问题
Follow up of this other question.
I'm trying to implement pessimistic locking for a concurrency issue as I described in the question above (please, feel free to add to that one). But it's not working for me.
I do a very simple test: I have two seperate sites running that both increase a counter 500 times. I run them simultaneously. In the end, I expect that a certain column in my table has, you guess it, a value of 1000.
Here is the code. It's no production code of course, but test code or not, it should still work, right?

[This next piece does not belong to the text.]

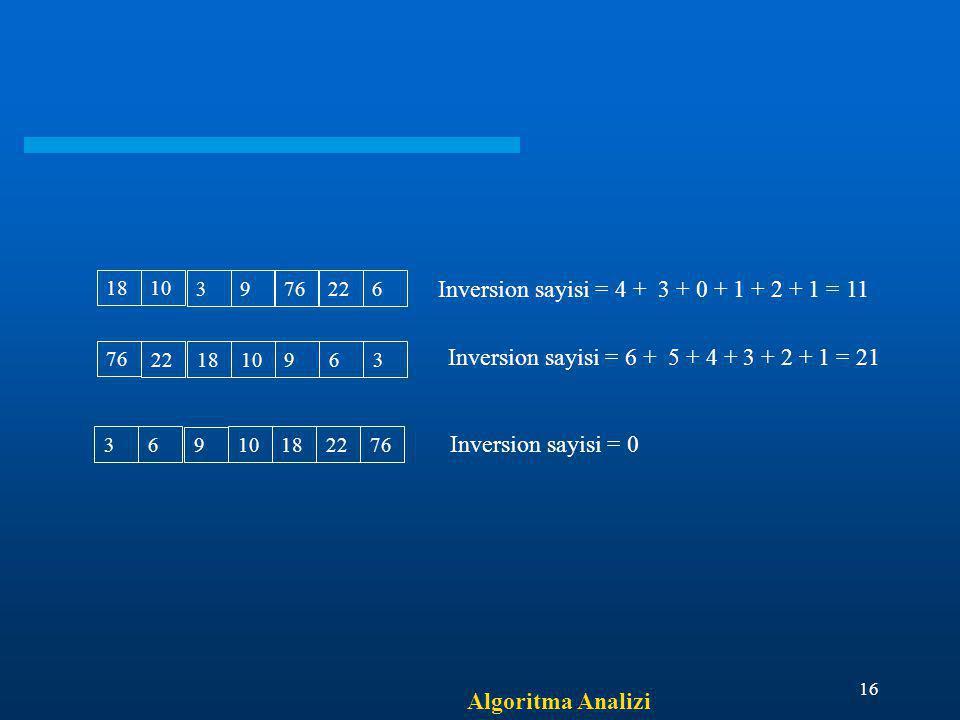 Algoritma Analizi 16 18 10 3 976226 Inversion sayisi = 4 + 3 + 0 + 1 + 2 + 1 = 11 76 22 18 10963 Inversion sayisi = 6 + 5 + 4 + 3 + 2 + 1 = 21 3 6 9 1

for (int i = 0; i < 500; i++)
{
var tx = this.userRepo.Session.BeginTransaction();
var user = this.userRepo.GetById(42);
user.Counter++;
userRepo.Save(user);
tx.Commit();
}
The GetById
method uses LockMode.Upgrade:
public T GetById(int id)
{
T obj = Session.Get<T>(id, LockMode.Upgrade);
return obj;
}
Now, using NHProfiler I see the following SQL statement:
SELECT Id FROM 'User' WHERE Id = 42 for update
but the result is a value of around 530, so that's about half of the updates lost due to concurrency. What am I doing wrong? I disabled second level cache in this test. Am I using the wrong lock mode? Should I specify an isoliation level? Anything else? Thanks in advance.
EDIT: FluentNhibernate config:
Fluently.Configure()
.Database(MySQLConfiguration.Standard.ConnectionString(connectionstring))
.Mappings(m => assemblyTypes.Select(t => t.Assembly).ToList().ForEach(a => m.FluentMappings.AddFromAssembly(a)))
.ExposeConfiguration(c => c.Properties.Add("hbm2ddl.keywords", "none"));
回答1:
For the LockMode.Upgrade
to work, all transactions have to be enclosed in a transaction because what LockMode.Upgrade
does is lock it into the current transaction.
Your problem will most likely be due to the statements not being enclosed in a transaction.
Optimistic locking does not apply to a single statement, but to multiple transactions that are separated from each other. An example:
Begin a transaction;
Get record by
Id = 42
;End the transaction.
Then, outside of the transaction, increase Counter
.
After that:
Begin a transaction;
Get record by
Id = 42
;Check whether counter has been unchanged from the value received in the first transaction;
a. If it hasn't changed, update the counter with the increased value;
b. If it has changed, handle the changed value.
End the transaction.
Optimistic locking means that you "hope" the Counter
hasn't changed between the two transactions and handle the case where it has changed. With pessimistic locking, you ensure that all changes are done within a single transaction with all required records locked.
B.t.w.: the checking mechanism (whether Counter
has changed in the mean time) can be automatically handled by NHibernate.